The festive spirit prevailed at Bury St Edmunds Christmas Fayre after organisers were nearly forced to cut the renowned event short due to poor weather.
Bosses delayed opening the Abbey Gardens for about an hour on Sunday as early morning gusts of up to 50 to 60 miles an hour hit the town.
Event organiser Sharon Fairweather said: “We would probably have cancelled the whole fayre if those winds had carried on because we wouldn’t have been able to guarantee safety.
“It was difficult to know which way it was going to go because of the trees in the Abbey Gardens so we decided to delay the opening to see if it settled down, which luckily it did.
“The sun came out and we had a brilliant afternoon with lots of people.”
Despite the close call, an estimated 100,000 people descended on the town for the ever popular three day flurry of festivities.
Crowds flocked to hotspots including Angel Hill, Hatter Street, Charter Square, the Athenaeum and The Apex for the usual feast of the senses at the fayre’s 300 stalls.
Entertainment was in full flow with music from the Greene King stage, street artists, carol services at St Edmundsbury Cathedral, a living nativity and Santa in his grotto in the Abbey Gardens.
Ms Fairweather said attendance was about the same as last year and the event continues to be a draw for people across the country.
She said: “People stay for the weekend with coaches from all over. They also come for the day as far as Nottingham and Birmingham.”
The temperamental weather did not dampen the traders’ spirits either.
Ms Fairweather said: “A few traders did pack up Saturday evening or Sunday morning because it was so windy. It was no more than three or four.”

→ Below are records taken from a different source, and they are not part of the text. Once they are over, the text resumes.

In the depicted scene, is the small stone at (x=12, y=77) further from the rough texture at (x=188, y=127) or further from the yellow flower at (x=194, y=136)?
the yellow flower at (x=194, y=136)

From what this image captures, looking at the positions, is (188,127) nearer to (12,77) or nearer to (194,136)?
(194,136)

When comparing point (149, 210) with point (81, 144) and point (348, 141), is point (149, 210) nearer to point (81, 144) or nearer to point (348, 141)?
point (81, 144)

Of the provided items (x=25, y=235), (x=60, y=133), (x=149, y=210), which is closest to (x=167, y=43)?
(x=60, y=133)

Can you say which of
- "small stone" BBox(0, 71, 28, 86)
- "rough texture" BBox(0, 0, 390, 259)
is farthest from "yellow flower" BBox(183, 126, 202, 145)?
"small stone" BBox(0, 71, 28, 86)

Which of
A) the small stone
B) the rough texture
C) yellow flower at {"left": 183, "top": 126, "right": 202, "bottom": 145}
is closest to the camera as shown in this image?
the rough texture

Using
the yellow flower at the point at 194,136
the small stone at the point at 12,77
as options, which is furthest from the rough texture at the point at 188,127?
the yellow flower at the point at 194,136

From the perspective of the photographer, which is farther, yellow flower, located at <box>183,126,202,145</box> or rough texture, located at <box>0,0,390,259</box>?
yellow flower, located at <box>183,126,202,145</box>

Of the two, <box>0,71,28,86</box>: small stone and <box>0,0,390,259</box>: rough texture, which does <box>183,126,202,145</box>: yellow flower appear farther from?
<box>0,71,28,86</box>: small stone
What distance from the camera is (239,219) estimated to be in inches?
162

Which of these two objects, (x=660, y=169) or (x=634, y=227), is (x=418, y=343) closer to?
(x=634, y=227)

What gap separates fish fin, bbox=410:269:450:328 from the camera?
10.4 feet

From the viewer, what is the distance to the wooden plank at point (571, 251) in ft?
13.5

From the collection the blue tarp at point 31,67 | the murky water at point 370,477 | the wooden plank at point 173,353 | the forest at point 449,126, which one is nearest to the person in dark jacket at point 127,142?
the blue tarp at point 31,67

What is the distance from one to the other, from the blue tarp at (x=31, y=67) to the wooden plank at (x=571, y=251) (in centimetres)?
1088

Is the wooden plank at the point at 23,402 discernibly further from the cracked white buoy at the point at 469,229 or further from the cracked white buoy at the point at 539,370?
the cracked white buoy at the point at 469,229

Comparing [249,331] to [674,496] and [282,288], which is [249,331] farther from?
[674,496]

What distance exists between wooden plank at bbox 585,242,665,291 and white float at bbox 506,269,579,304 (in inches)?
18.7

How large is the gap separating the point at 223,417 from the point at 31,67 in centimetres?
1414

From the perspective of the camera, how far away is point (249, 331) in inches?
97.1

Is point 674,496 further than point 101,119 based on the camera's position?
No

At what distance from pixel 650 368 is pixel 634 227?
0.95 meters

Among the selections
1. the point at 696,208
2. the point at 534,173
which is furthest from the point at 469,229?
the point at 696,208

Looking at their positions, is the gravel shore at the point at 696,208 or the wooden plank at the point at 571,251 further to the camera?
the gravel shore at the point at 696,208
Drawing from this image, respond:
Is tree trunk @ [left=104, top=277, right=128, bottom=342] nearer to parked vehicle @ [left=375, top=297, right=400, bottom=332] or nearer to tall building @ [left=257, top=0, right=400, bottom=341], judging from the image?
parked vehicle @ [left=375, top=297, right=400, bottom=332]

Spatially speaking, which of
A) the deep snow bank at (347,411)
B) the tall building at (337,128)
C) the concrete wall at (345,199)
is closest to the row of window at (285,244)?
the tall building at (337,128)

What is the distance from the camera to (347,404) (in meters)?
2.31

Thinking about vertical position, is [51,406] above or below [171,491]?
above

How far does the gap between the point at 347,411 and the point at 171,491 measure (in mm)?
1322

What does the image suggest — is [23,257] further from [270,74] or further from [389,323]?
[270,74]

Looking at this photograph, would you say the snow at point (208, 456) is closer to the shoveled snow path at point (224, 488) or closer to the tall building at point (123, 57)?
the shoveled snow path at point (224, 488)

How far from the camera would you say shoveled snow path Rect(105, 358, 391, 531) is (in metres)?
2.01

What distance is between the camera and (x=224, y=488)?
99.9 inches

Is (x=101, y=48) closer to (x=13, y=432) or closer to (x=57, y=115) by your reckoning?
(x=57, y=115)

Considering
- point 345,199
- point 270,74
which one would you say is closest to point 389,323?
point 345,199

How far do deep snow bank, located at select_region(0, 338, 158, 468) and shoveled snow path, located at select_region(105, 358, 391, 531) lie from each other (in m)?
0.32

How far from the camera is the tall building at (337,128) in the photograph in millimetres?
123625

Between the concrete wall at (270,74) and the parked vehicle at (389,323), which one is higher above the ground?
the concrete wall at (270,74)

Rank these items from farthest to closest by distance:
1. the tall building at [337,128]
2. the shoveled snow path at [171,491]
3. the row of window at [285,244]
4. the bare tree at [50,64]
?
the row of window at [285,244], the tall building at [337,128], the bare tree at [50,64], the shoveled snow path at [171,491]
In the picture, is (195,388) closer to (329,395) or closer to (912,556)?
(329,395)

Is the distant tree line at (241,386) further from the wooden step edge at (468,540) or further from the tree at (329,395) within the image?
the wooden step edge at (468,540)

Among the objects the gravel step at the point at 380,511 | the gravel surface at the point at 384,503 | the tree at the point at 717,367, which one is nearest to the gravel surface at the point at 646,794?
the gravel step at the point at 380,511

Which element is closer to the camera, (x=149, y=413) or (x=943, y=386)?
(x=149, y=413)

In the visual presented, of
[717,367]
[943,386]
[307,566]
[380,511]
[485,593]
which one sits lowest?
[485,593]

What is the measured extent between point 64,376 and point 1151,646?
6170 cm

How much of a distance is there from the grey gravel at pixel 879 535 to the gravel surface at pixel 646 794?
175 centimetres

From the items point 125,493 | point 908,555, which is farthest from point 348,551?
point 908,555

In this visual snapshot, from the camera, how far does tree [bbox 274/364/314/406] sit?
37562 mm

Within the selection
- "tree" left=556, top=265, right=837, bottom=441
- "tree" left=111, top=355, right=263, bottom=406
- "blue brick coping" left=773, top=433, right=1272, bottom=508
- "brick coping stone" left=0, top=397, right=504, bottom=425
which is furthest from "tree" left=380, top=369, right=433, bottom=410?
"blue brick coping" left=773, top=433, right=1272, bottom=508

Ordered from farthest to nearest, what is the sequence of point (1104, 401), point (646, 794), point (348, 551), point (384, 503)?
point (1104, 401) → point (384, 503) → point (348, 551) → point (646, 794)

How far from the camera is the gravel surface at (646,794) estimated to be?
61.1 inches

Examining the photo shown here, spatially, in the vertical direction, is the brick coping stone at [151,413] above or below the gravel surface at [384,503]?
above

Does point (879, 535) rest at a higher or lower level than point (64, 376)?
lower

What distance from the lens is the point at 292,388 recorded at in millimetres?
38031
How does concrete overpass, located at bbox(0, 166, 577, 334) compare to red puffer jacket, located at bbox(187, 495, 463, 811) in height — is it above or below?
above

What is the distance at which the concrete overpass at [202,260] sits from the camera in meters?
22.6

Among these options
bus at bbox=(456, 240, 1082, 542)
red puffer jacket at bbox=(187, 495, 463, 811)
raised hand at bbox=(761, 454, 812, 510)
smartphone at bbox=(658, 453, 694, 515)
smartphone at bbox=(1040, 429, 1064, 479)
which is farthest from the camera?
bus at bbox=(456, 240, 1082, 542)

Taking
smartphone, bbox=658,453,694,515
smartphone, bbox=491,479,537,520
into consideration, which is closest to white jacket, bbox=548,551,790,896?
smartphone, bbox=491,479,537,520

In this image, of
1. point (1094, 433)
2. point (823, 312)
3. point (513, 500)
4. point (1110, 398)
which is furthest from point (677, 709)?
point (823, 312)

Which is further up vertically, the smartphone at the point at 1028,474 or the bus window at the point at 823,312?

When asked about the traffic, she said: “The car parks coped very well, the park and rides worked well and we had extra parking at Greene King.”
About 80 stewards were taken on for the fayre and 50 college students as well as volunteers from the Rotary Club and Round Table provided support
Mark Cordell, chief executive of town centre improvement organisation Bid4Bury, said there had been ‘considerable economic benefits to large numbers of businesses’.
He said: “In the arc some store takings were considerably up on a normal weekend. For our food and drink establishments it appears it has been very successful.”